* [Exercise goal]: In the news story about the Dozier School exhumations below, reproduce word for word everything from "Detzner did note" down to "to criminal investigations.".

* [Selected extract]:
************
The latest chapter of the ongoing saga to exhume bodies at the Dozier School for Boys is another one of rejection -- this time from the secretary of state. A team of researchers from the University of South Florida, led by Erin Kimmerle, has been working tirelessly on exhumation after Attorney General Pam Bondi received a similar rejection earlier this year from a circuit court judge.
In a letter addressed to Dr. Christian Wells and Dr. Erin Kimmerle, associate professors at the University of South Florida, Secretary of State Ken Detzner says the Bureau of Archaelogical Research granted the USF research team an extension on two permits to "facilitate efforts to identify and protect human burials." The permits authorized surface-level research to determine the location of the grave sites in order to preserve the cemetery "as a valuable historical resource for Florida and surviving family members."
But the rejection came on grounds of the third permit to directly exhume bodies from their grave sites, an inquiry Detzner said "diverged from its original objectives" of researching the burial grounds at the Dozier School.
"The Department of State does not have the statutory authority to fulfill your request," said Detzner in the letter. "Under Florida law, human bodies are not objects to be dug up for research purposes. To the contrary, the law presumes that buried human remains will rest undisturbed, and allows their intentional disinterment only in narrowly defined circumstances for which specific procedures are provided in law."
Detzner did note that the USF research team could continue to work with the attorney general, the state attorney, and the medical examiner to "discover the truth" about what really happened at the Dozier School, but explained the Florida Department of State has no authority with respect to criminal investigations.
U.S. Sen. Bill Nelson was outraged over the rejection, calling it a "classic run-around." Nelson has been a strong advocate for uncovering the truth about what happened at the Dozier School and appears at many events and press conferences regarding the exhumation process.
The Dozier School for Boys has come under fire several times since it was founded 113 years ago in 1900. Allegations of torture and abuse, both physical and sexual, of boys living at the school became more common in recent years. The "Boot Hill Cemetery" is already widely known, but the possibility still exists of more burial sites scattered throughout the school grounds. USF researchers believe there may be more than 50 unmarked graves at the school.
Historically, if you look at other state institutions, in Florida and in adjacent states, there are often segregated cemeteries two cemeteries, Dr. Christian Wells explained to Sunshine State News. That said, based on our historical and archival research, we would not be surprised if there were additional burial areas; by which I mean, where some bodies were buried indiscriminately, but not in a formal cemetery setting.
USF staff will meet with their counsel Tuesday to figure out what their next step will be, but a spokesperson said the letter was not an outright rejection, but moreso a statement that the Bureau of Archaeology can't give the team permission to exhume the bodies at the Dozier School.
Seven families hoped they'd be able to retrieve the remains of their family members at the Dozier School and came forward in June to provide DNA samples to help identify remains at the school. Some were identified through historical records, while others emerged in the midst of the lengthy investigation of the Dozier School, but it remains to be seen whether the team of researchers -- who have been working to exhume bodies since 2012 -- will find the answers they are so desperately searching for.
************
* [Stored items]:
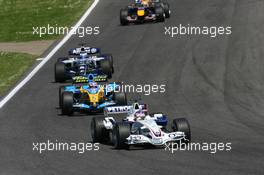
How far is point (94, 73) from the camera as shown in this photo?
33688 mm

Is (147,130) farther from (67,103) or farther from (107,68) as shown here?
(107,68)

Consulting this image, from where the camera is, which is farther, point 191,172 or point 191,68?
point 191,68

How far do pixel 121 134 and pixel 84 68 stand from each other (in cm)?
1308

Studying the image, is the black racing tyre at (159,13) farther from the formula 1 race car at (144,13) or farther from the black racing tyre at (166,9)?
the black racing tyre at (166,9)

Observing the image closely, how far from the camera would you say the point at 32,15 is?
52.5 meters

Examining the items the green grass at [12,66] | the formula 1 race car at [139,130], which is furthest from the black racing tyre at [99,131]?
the green grass at [12,66]

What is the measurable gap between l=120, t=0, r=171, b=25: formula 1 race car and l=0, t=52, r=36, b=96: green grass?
6.82 meters

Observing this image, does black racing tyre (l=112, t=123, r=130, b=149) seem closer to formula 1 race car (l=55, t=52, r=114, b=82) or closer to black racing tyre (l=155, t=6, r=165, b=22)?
formula 1 race car (l=55, t=52, r=114, b=82)

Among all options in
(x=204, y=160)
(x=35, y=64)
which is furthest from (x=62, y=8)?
(x=204, y=160)

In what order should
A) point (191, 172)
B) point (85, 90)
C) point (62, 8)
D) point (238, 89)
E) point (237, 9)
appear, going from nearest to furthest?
point (191, 172)
point (85, 90)
point (238, 89)
point (237, 9)
point (62, 8)

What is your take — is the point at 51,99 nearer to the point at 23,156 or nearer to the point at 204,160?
→ the point at 23,156

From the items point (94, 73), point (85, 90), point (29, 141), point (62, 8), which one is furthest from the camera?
point (62, 8)

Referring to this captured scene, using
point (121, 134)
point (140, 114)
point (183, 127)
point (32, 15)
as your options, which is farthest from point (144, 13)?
point (121, 134)

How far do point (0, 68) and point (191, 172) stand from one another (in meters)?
22.3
************
* [Written solution]:
Detzner did note that the USF research team could continue to work with the attorney general, the state attorney, and the medical examiner to "discover the truth" about what really happened at the Dozier School, but explained the Florida Department of State has no authority with respect to criminal investigations.